** start of SOURCE TEXT **

The question was therefore posed of how applicable this reasoning would be to photographic records, taking into consideration the specificities involved in producing these records. It is not necessarily the case that the physical configurations displayed by photographs that are produced and used as documents automatically reflect the acts and procedures responsible for creation of the record. And like documental objects such as certificates and receipts, the configuration of photographs has never been linked to a documental function. The documental value of photographic images is a social construct, to the extent that the results of the image were not seen as a representation but as a transparent channel for the object being represented. Trachtenberg (1989, p.288, in Schwartz, 1995, p.56) emphasizes that "camera-made images have no special privilege as documents of culture. But they have their own resources." So these resources help define the nature of photographic communication and the rationale of their creation, grounded in a new model of recording and printing information. Taking into account the uniqueness of the visual record, coupled with the context in which the document appeared in a specific situation, is the path that will enable us to grasp the meaning of the record and assess its archival context.

Rather than apply diplomatic criticism to photographic records in accordance with the model applied to traditional administration documents, the important thing is to reflect both on the standards that are followed in the formation of images as documents, as well as on their deviations and peculiarities, defining spaces of regularities associated with production conditions. These standards should be understood in the situation of the document in relation to the archive of which it is an integral part and between the archive and its producer/compiler. Establishing standards and rules of stable documental procedures for images, which are valid for other contexts in absolute form, defies the basic premise that photographic records are, due to inherent characteristics of the medium, taken out of context and placed in another †context in each new communication situation and for every new use. Therefore, it is important to consider that the meanings of a visual documental set can be investigated in this universe of production - which is never repeated in the same manner in different archives - but there are forms of record production that can be more standardized in institutional environments, for example, or more general standards of documental functions for images produced in a private setting, etc.

Applying diplomatic notions and principles to studies of photographs in archives, rather than attempting to apply a diplomatic criticism on the terms in which they are used for traditional documents, would seem to be a more promising path with respect to the quest for an understanding of the meanings of a record in relation to the whole, namely the archive. Some points in relation to which the principles of diplomatics can enrich the discussion of photographic records are given below.6 6 Although the importance of diplomatics is known for contemporary archival practice and theory, no attempt is made in this work to undertake an analysis of diplomatic theory per se, but examine it, from points considered relevant for in-depth study of the theme of the archival nature of photographic records.

** end of SOURCE TEXT **

* WHAT TO DO *
1. From the text on photographs in archives, write out the passage from "Applying diplomatic notions" up to and including "of photographic records.", substituting "fruitful" for "promising".
2. Put this sentence from the text on photographs in archives into Spanish: "It is not necessarily the case that the physical configurations displayed by photographs that are produced and used as documents automatically reflect the acts and procedures responsible for creation of the record."

** start of DATA EXTRACT **

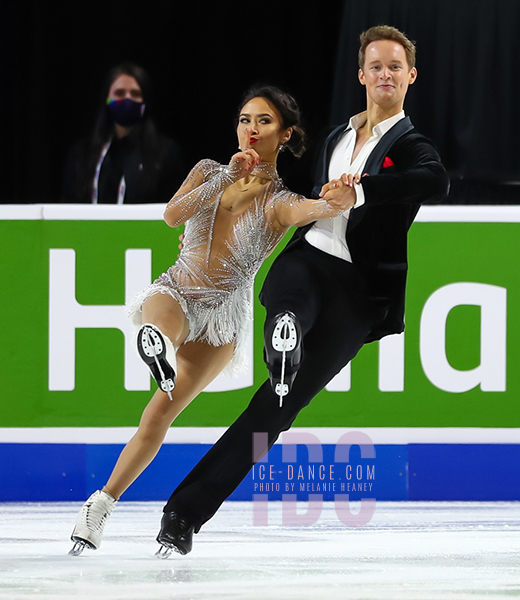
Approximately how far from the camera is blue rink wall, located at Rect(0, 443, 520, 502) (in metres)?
3.69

** end of DATA EXTRACT **

* PER-TASK OUTPUTS *
1.
Applying diplomatic notions and principles to studies of photographs in archives, rather than attempting to apply a diplomatic criticism on the terms in which they are used for traditional documents, would seem to be a more fruitful path with respect to the quest for an understanding of the meanings of a record in relation to the whole, namely the archive. Some points in relation to which the principles of diplomatics can enrich the discussion of photographic records are given below.6 6 Although the importance of diplomatics is known for contemporary archival practice and theory, no attempt is made in this work to undertake an analysis of diplomatic theory per se, but examine it, from points considered relevant for in-depth study of the theme of the archival nature of photographic records.

2. No es necesariamente cierto que las configuraciones físicas que presentan las fotografías producidas y utilizadas como documentos reflejen automáticamente los actos y procedimientos responsables de la creación del registro.